▸ **WORK INSTRUCTION**
The line containing "scientific name: Caracal caracal" marks the start; repeat it and every following line exactly through the end of the entries.

Stored items
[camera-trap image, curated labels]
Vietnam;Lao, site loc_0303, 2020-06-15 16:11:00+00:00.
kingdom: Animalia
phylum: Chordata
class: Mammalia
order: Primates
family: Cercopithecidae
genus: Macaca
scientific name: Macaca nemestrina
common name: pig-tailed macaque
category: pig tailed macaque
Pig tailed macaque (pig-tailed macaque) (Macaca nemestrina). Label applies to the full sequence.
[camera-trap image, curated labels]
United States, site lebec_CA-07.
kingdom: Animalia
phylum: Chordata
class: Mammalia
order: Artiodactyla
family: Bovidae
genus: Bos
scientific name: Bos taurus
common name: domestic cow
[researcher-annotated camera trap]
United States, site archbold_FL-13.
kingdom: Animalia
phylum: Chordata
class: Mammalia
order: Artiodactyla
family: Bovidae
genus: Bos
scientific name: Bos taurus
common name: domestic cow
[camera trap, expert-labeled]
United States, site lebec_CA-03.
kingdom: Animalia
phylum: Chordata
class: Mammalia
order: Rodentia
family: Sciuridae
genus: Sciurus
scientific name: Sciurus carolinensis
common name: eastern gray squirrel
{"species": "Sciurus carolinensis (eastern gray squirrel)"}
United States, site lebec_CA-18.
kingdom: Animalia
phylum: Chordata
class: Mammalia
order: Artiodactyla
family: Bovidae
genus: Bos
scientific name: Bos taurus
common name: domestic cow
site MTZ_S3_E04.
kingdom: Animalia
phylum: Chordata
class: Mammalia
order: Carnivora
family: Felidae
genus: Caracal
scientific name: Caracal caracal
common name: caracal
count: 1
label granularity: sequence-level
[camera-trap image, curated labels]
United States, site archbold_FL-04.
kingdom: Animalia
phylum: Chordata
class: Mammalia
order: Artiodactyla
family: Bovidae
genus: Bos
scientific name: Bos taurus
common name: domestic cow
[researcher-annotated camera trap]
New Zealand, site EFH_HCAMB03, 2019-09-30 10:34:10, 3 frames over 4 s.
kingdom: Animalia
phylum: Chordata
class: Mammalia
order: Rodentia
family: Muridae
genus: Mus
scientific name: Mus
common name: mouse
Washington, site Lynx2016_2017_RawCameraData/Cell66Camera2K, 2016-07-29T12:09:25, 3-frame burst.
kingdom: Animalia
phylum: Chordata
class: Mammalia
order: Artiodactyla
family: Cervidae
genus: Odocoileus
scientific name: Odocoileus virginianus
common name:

▸ **RESULT OF THE EXERCISE**
scientific name: Caracal caracal
common name: caracal
count: 1
label granularity: sequence-level
[camera-trap image, curated labels]
United States, site archbold_FL-04.
kingdom: Animalia
phylum: Chordata
class: Mammalia
order: Artiodactyla
family: Bovidae
genus: Bos
scientific name: Bos taurus
common name: domestic cow
[researcher-annotated camera trap]
New Zealand, site EFH_HCAMB03, 2019-09-30 10:34:10, 3 frames over 4 s.
kingdom: Animalia
phylum: Chordata
class: Mammalia
order: Rodentia
family: Muridae
genus: Mus
scientific name: Mus
common name: mouse
Washington, site Lynx2016_2017_RawCameraData/Cell66Camera2K, 2016-07-29T12:09:25, 3-frame burst.
kingdom: Animalia
phylum: Chordata
class: Mammalia
order: Artiodactyla
family: Cervidae
genus: Odocoileus
scientific name: Odocoileus virginianus
common name:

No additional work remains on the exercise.